**TRECHO DO DOCUMENTO:**
========================================
Ao contrário de Dilma, Crivella não será afastado em processo de impeachment
6 de abril de 2019, 10h40
O processo de impeachment que pode levar à destituição do prefeito do Rio de Janeiro, Marcelo Crivella, tem uma peculiaridade. Ao contrário de Dilma Rousseff (PT), ex-presidente, e de Luiz Fernando Pezão (MDB), ex-governador do Rio, Crivella poderá responder pelas irregularidades cometidas sem deixar o cargo.
Crivella é acusado de cometer infração político-administrativa ao renovar, no fim de 2018, contratos de mobiliários urbanos da prefeitura do Rio com as empresas OOH Clear Channel e JCDecaux. Segundo o fiscal Fernando Lyra Reys, autor do pedido, as companhias tinham 20 anos para explorar o serviço. Após esse período, os imóveis passariam a pertencer ao Rio. Porém, uma emenda estendeu o prazo do contrato. Para o fiscal, essa medida só poderia ser feita via licitação. Sem isso, pode haver prejuízo para os cofres públicos, argumentou.
A Câmara Municipal do Rio abriu processo de impeachment contra Crivella na terça-feira (2/4). Foram 35 votos pelas admissibilidade do pedido, 14 contra e uma abstenção. O presidente da casa, Jorge Felippe (MDB), se declarou impedido por ser o primeiro na linha sucessória caso Crivella seja destituído do cargo.
========================================
**TAREFA 1:**
Na notícia sobre o impeachment de Crivella, quem é o autor do pedido?
**TAREFA 2:**
Copie da notícia sobre o impeachment de Crivella, sem alterar nada, o trecho que se inicia nas palavras "Ao contrário de Dilma, Crivella" e vai até "deixar o cargo.", inclusive.

**DADOS:**
========================================
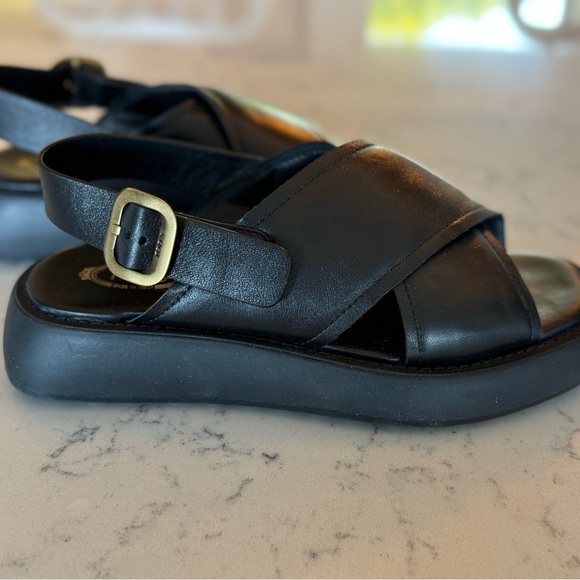 Tod’s black leather, crisscross sandal. Current to the brand. - Picture 2 of 9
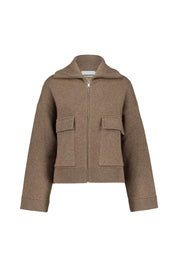 Kurze Strickjacke mit aufgesetzten Taschen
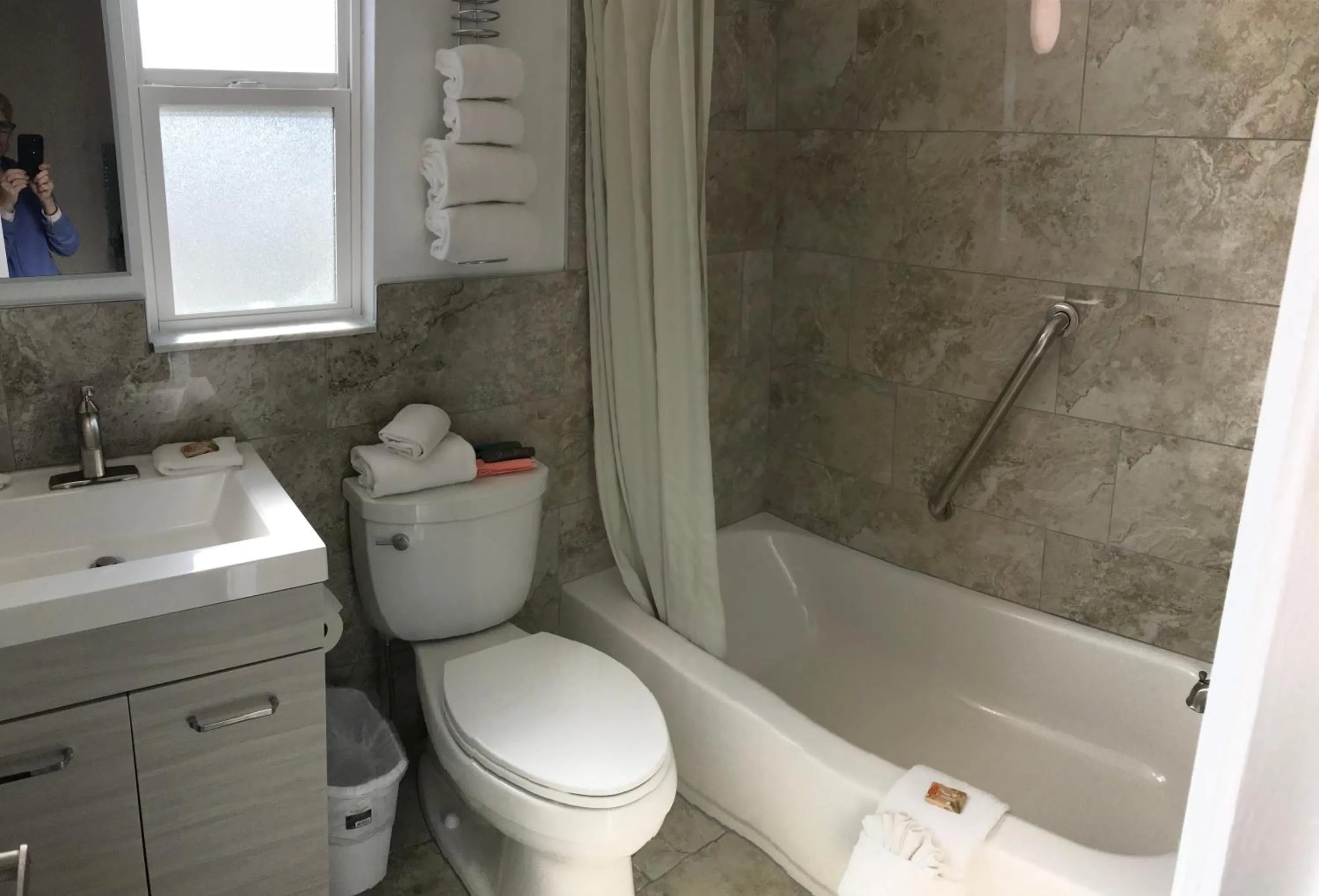 Carlton House Motel and Suites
========================================
**RESULTADO 1:**
O fiscal Fernando Lyra Reys.

**RESULTADO 2:**
Ao contrário de Dilma, Crivella não será afastado em processo de impeachment
6 de abril de 2019, 10h40
O processo de impeachment que pode levar à destituição do prefeito do Rio de Janeiro, Marcelo Crivella, tem uma peculiaridade. Ao contrário de Dilma Rousseff (PT), ex-presidente, e de Luiz Fernando Pezão (MDB), ex-governador do Rio, Crivella poderá responder pelas irregularidades cometidas sem deixar o cargo.